Pan Nic się zatruł. Dlaczego? Nie wiadomo. Było mu jak nic niedobrze, a trucizna dopiero się rozgrzewała. Do mety było daleko, więc nikt niczego się nie spodziewał. Trucizna truła głowę panu Nic, a ten udawał, że chodzi o żołądek. Sączenie trucizny w końcu się powiodło. Pan Nic pochylił przed nią głowę. Przez żołądek do serca. Pan Nic polubił truciznę i jakiś czas przebywali ze sobą. Nic jednak nie trwa wiecznie.
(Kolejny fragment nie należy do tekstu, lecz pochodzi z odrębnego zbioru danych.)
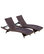 Olivia Outdoor Wicker Chaise Lounge Chairs, Set of 2, Multi Brown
Od tej sielanki truciznę rozbolała głowa, więc na razie pan Nic postanowił jej o sobie nie przypominać. 

wtorek, 17 stycznia 2017




Pan Nic pomyślał o umieraniu. Niewiele mógł myśleć, bo jeszcze nie umierał. Jednak się uparł i chciał od umierania się czegoś dowiedzieć. Umieranie się trochę ociągało, trochę grało na zwłokę. Na zwłoki pan Nic nie da się nabrać. Umieranie zobaczyło, że panu Nic ze śmiercią jest do twarzy. I jak tu uciec z twarzą? Zresztą nie wiadomo, kto miałby uciekać? Nic a nic pan Nic od umierania się nie dowie. Temat zmarł śmiercią naturalną. Naturalnie natury nie da się oszukać i jeszcze pan Nic do umierania wróci. Dlaczego? To akurat wiadomo.